Quarantining would prevent anyone from building / installing new copies of the compromised software, so this utility would only help people who were a) monitoring the project, and b) had a local version installed pre-quarantine. That's a pretty narrow scope of users, so now that I type all this out, I'm realizing that the juice is likely not worth the squeeze.
> Your comment also has me dreaming about a Dependabot-esque utility that opens Github issues on repositories that have quarantined projects in their requirements.txt.
It's not a bad idea, let Github know! Their security team is very good from my interactions with them.
Lowkey surprised that any well-resourced org would use it given the outsized risk profile and poor performance.
I’m curious, as I also deal with this tension. What (human and automated) processes do you have for the following scenarios?
1. Application developer wants to test (locally or in a development environment) and then use a net new third party package in their application at runtime.
2. Application developer wants to bump the version used of an existing application dependency.
3. Application developer wants to experiment with a large list of several third party dependencies in their application CI system (e.g. build tools) or a pre-production environment. The experimentation may or may not yield a smaller set of packages that they want to permanently incorporate into the application or CI system.
How, if at all, do you go about giving developers access via jfrog to the packages they need for those scenarios? Is it as simple as “you can pull anything you want, so long as X-ray scans it”, or is there some other process needed to get a package mirrored for developer use?
(This is a larger issue - or feature, depending on your perspective - with Python packaging. But it's important to understand that PyPI itself can't force `pip` or any other client to pick any particular resolution order between indices.)
But again: this has nothing to do with blessings or not. The fact that pip is the official installer and PyPI is the official index does not mean that everything about them stems from an official edict. That's not how Python's community is structured, and it's certainly not how the technical development on anything in Python packaging has ever progressed.
so it's PSF's decision to document using pip, right? And they might decide to change that page without asking for anyone's consent right?
So they also don't get to complain about pip's shortcomings because it is their decision to point users towards pip. Correct?
Have I been explicit enough for you now?
This doesn't somehow imply that Python has a top-down authority structure where the PSF dictates the development flow of PyPI, pip, or any other official/semi-official/blessed tooling or infrastructure. That's not how Python works as a community.
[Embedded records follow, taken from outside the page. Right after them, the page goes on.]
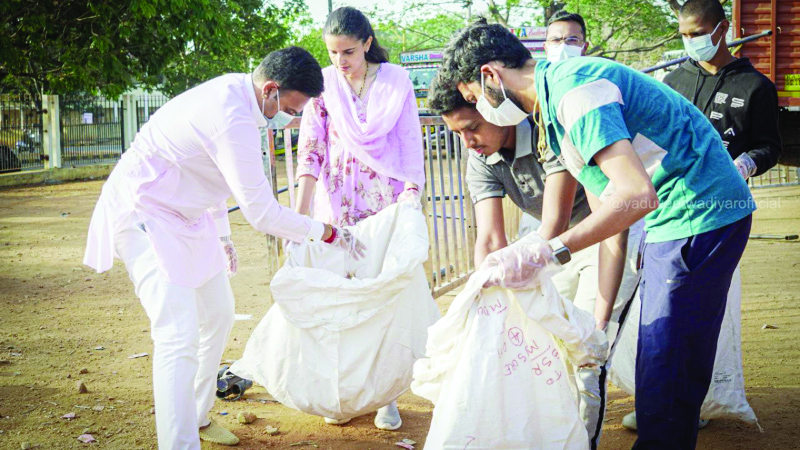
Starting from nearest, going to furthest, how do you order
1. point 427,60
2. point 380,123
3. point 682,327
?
1. point 682,327
2. point 380,123
3. point 427,60

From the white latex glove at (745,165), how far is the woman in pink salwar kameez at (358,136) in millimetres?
1482

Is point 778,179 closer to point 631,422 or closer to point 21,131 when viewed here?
point 631,422

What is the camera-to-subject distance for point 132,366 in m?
4.73

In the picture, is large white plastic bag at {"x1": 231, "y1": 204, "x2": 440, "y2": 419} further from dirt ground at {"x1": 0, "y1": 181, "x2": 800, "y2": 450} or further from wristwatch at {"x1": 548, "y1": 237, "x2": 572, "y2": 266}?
wristwatch at {"x1": 548, "y1": 237, "x2": 572, "y2": 266}

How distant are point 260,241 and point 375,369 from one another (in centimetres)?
615

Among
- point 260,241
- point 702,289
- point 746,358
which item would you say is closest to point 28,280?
point 260,241

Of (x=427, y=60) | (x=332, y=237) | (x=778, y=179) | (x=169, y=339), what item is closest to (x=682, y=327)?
(x=332, y=237)

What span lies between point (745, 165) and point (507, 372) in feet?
6.07

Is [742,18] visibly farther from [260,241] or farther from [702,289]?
[702,289]

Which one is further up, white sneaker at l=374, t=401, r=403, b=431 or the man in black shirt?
the man in black shirt

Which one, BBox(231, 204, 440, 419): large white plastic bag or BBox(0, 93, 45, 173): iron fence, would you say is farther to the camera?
BBox(0, 93, 45, 173): iron fence

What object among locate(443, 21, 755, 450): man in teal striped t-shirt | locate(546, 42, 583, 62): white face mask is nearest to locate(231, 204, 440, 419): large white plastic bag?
locate(443, 21, 755, 450): man in teal striped t-shirt

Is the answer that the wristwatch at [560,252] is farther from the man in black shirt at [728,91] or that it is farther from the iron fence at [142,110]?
the iron fence at [142,110]

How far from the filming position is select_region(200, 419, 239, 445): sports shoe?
359 centimetres
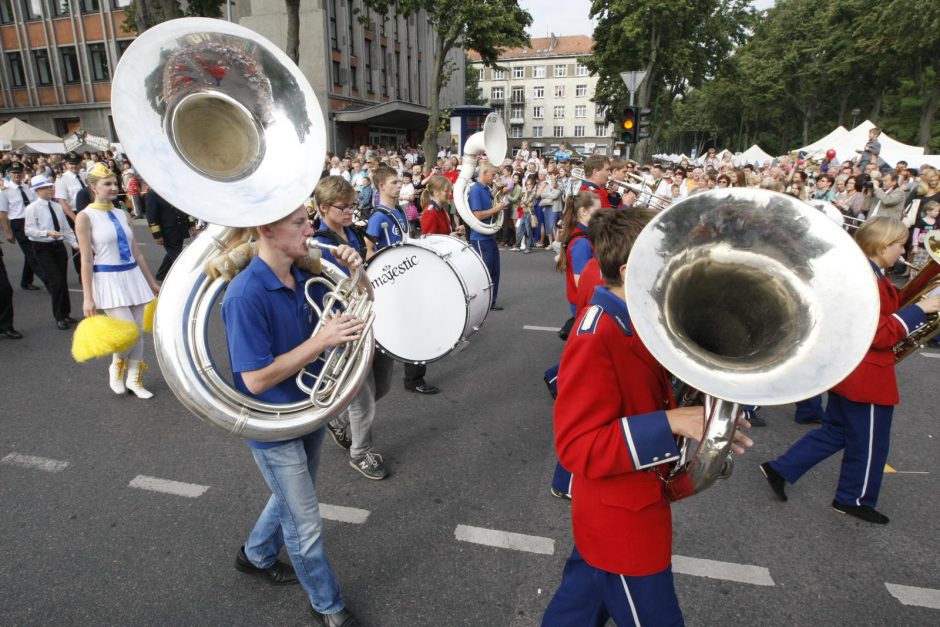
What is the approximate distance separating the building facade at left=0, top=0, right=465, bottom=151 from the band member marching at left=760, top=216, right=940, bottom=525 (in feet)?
101

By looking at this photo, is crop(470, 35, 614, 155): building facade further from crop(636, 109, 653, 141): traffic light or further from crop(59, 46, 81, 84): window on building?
crop(636, 109, 653, 141): traffic light

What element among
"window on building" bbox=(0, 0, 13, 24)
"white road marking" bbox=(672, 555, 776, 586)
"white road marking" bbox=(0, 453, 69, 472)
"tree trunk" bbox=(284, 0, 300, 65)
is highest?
"window on building" bbox=(0, 0, 13, 24)

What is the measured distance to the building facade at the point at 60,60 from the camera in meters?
30.2

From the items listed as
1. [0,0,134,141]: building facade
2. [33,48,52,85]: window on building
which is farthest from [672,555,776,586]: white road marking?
[33,48,52,85]: window on building

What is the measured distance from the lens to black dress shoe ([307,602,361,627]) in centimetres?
226

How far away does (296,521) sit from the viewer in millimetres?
2166

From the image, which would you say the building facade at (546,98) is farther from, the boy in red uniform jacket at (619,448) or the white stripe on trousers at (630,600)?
the white stripe on trousers at (630,600)

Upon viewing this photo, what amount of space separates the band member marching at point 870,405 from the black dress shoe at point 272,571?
2.84 m

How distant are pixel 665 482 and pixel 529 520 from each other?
5.25 ft

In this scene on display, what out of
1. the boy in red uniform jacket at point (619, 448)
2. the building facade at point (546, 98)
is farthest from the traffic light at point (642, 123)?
the building facade at point (546, 98)

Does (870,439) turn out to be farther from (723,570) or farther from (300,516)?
(300,516)

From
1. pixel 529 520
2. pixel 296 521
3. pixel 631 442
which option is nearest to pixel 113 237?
pixel 296 521

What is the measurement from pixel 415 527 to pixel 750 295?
226 cm

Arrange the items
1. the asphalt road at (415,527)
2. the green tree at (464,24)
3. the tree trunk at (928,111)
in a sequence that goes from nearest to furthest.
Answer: the asphalt road at (415,527), the green tree at (464,24), the tree trunk at (928,111)
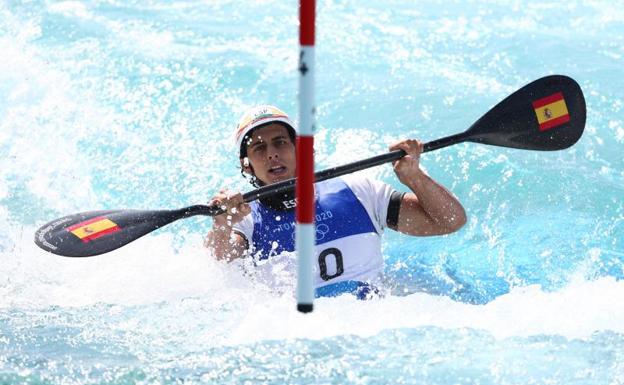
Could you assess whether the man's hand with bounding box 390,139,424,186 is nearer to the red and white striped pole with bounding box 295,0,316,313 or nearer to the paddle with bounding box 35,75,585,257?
the paddle with bounding box 35,75,585,257

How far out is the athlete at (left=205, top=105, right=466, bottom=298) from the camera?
4.31 meters

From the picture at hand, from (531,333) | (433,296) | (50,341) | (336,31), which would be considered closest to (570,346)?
(531,333)

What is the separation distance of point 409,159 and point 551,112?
0.85 metres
The PSF is also not complaining here about pip's shortcomings. I'm the only one here and I don't represent the PSF, nor am I complaining: I think pip is great. I'm trying to explain (apparently unsuccessfully) why pip (and PyPI's) behavior isn't always 100% congruous with a single stream of development thinking. As mentioned above there are more optimal structures given different kinds of governance and community, but this one aligns with the (IMO good) values that the Python community espouses.
But this final claim is essentially right: PSF can suggest things, and the community will (to some extent) accept those suggestions as blessed. But this doesn't mean that the PSF can dictate what would essentially be a significant breaking change to pip's behavior.
The PyPI and Pip developers of course.
(I think namespacing is a good idea regardless, if only because it eliminates artificial scarcity in a one-level namespace.)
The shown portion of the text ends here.